Somebody wants a new dress, somebody wants a baby, somebody wants a job, and somebody wants recognition; somebody wants a luxury travel, somebody wants a yacht, and somebody wants food.
What is this whole ‘wanting’ all about? Somebody wants to not to want. What is this whole ‘wanting’ all about?
When did the mind start wanting? What is wanting? What is its relation with becoming? What is its relation with time? What is its relation with our way of living, our social structure, and our celebrations? When exactly did it come to the mind, that it must want, that it must become something else?
Is it possible that we keep wanting because what we are, simply cannot be contained in this small body? Is it possible that you want because you are so big and your envelope is so small, so you are always terribly dissatisfied? That’s just a way of putting things. That’s to me a nice way.
You have so much money and your wallet is so small. Now your problem is that you have so much. Now, that’s a problem. A problem of abundance, a problem of having the immeasurable, a problem of immensity. “I have so much that I have nowhere to keep it. May be that is the core problem, may be that is why the mind starts wanting in the first place. I am so big, and thoughts are so small.
“Goodies here and goodies there, I don’t know to keep where.”
May be this wanting is contained in the very constitution of man. May be that is what Christianity calls as the original sin – being a man. You are being a man when indeed you are not a man; so you remain dissatisfied.
Yes? Why are you being a man? You are not a man! Don’t you know that? The more you say that you are a man, the more dissatisfied you will remain, and then you will want something. What will you want? Maybe all wanting is about no more being a man. But you say, “I must remain a man and fulfill my wants.” That won’t happen. Because wanting starts with being a man.
You are a tremendous, infinite bundle, which cannot be bundled. Nothing except perfection, totality; and only an ocean-ness satisfies you. You keep wanting more and more. But look at your fingers, how small they are. Everything about you is measurable. Look at your nose. Such a tiny nose. Have you seen the trunk of an elephant? Oh, that too is very tiny. Look at everything that you have, it is all quite tiny. I respect the attachment you may have with the size of your biceps or other body parts. Joydeep here was intent on proving a point or two quite recently about his . . . but the fact remains that it is still quite tiny, pathetic.
(Laughter )
In the laboratory of existence, you will require a Vernier Caliper to measure it. It is so small. In fact, I am honoring you by saying you will require a Vernier Caliper; you will actually require a microscope. You are so small.
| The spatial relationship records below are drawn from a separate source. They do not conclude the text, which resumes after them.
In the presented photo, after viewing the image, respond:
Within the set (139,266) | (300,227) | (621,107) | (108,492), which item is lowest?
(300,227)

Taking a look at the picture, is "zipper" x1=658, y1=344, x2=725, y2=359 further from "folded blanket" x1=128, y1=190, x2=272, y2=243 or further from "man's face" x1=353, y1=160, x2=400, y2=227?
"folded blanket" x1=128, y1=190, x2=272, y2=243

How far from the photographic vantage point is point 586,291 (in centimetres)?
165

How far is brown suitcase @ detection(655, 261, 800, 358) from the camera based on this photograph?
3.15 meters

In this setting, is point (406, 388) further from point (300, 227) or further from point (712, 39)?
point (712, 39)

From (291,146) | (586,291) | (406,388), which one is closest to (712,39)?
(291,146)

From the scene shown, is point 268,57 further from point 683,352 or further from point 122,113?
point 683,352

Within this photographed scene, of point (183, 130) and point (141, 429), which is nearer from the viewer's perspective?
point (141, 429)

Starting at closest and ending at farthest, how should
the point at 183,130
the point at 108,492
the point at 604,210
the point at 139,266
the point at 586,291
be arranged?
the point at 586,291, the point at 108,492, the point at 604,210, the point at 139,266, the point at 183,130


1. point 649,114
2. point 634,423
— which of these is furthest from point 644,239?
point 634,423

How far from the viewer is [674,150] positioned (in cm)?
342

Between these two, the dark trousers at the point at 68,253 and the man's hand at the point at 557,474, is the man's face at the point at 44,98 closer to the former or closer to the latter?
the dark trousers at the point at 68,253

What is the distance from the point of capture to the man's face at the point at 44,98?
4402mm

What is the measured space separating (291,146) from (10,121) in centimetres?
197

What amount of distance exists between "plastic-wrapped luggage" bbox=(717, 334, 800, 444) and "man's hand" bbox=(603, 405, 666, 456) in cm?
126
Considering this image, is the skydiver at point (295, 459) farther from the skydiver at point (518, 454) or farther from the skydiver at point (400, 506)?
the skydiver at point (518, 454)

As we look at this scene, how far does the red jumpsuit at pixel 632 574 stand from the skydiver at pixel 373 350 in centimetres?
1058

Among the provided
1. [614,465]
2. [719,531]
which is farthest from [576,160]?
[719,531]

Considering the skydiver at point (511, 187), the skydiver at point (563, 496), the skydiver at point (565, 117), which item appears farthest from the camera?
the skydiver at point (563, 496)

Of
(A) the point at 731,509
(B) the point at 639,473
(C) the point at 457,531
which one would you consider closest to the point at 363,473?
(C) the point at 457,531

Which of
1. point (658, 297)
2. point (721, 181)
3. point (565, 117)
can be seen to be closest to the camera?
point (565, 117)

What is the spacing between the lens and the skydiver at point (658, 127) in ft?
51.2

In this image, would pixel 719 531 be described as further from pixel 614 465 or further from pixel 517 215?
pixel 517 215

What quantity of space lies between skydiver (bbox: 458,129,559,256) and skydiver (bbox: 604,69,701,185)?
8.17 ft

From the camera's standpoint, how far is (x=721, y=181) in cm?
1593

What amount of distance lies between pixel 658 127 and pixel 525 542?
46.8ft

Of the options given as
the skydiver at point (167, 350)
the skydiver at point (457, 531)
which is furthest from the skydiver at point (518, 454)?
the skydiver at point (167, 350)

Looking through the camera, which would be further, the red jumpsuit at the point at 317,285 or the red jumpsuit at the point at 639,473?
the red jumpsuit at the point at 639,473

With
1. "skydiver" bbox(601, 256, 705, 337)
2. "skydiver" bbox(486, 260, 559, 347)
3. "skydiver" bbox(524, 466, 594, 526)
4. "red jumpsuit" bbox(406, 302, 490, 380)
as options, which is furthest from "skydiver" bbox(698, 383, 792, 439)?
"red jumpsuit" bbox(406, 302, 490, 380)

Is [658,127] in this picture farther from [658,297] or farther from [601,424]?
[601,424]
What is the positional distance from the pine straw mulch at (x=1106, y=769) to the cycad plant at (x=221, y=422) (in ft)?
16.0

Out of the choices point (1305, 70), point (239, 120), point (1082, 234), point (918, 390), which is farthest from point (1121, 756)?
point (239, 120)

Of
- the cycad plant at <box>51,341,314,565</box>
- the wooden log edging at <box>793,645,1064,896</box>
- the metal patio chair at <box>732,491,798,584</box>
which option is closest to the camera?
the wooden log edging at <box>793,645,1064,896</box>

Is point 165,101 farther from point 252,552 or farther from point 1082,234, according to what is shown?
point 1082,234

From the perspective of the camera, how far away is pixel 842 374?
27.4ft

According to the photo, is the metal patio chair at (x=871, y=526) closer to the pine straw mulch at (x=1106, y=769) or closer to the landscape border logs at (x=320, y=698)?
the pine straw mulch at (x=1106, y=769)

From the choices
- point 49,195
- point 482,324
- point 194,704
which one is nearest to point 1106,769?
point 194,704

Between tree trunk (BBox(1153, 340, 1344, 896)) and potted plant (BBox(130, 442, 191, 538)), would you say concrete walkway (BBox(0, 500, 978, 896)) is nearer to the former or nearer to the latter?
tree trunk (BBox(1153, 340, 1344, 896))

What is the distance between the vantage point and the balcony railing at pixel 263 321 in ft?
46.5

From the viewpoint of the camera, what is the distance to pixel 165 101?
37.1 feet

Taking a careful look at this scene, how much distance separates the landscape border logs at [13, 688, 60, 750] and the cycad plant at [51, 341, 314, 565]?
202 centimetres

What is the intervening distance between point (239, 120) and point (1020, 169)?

But in this little mind, oceans must be contained, otherwise you will not get peace. That’s the contradiction that man must overcome.
Being small, he must contain infinities, otherwise he won’t come to rest. Being man, he must transcend humanness. Otherwise he won’t relax. That’s the challenge, that’s the invitation.
Enter so deeply into yourself, enter so deeply into your smallness that you come to the beyondness that you so desperately crave.
L2: Sir, that incompleteness makes us want, yet that gap, that constant gap, remains.
AP: You are destined to feel it. And you would not have been destined to feel that gap, that difference, that distance, had you also not been destined to close the gap. Close it! The ocean must be contained in the drop. The drop has to proudly and boldly come out and declare, “I will contain the ocean. I am the Ocean.”
That is what is called, ‘*Aham Brahmasmi’ .* The drop is saying, “Aham Brahmasmi .”
You all require the haughtiness of that drop. You all require the absurd sureness of that drop. You all require the faith and deep confidence, bordering on arrogance.
“The ocean is my birthright. I am the Ocean. Yes the body is small, yes everything about me is petty, but I am infinite.”